Não. Certamente ninguém se lembra de promessas que foram feitas em uma
época em que o degelo das calotas não tinha tornado gélido esse coração que
finge pulsar. E, evidentemente, não lembrará das desfatezes cometidas sem
medidas, da brutalidade do silêncio imposto, da gratuidade com que comprou a indiferença,
cujo caminho foi regado com as lágrimas que um dia jurou não fazer derramar.

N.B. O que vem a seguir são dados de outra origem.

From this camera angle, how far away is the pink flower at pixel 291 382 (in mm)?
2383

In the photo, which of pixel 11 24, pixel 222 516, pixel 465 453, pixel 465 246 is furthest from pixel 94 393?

Não. É claro que não lembrará.
O calendário não olha para trás, não conclama, à revelia da corrente
vital, que se olhe para trás. Mas um dia você olhará. E, de tão profunda que será
a visão, terá uma vertigem seguida de uma gargalhada, esta seguida de umas
lágrimas repentinas. Então, do nada mais que uma tristeza sem nome, você
recorrerá às datas e à hora e não saberá se é dia ou noite, tarde ou cedo
demais, vida ou morte. Não saberá dos passos que te guiaram na bruma da dúvida.
Não terá a certeza se o coração alheio cultiva aquele amor, ou a indiferença
que tanto lutou para obter. Não saberá!
Terá que ir buscar, onde deixou, sua parte preciosa. Terá que parar de
fingir novos ventos. Terá que deixar de lado o orgulho. Terá que voltar atrás. Mas
não se engane: lágrimas não voltam aos olhos, confiança não tem suas rachaduras
vedadas com ouro – como fazem os orientais com a porcelana quebrada. Não
esqueça que suas escolhas fizeram seu caminho, sua dor, sua tristeza, seu
sorriso efêmero. E tudo isso se aplica a outrem.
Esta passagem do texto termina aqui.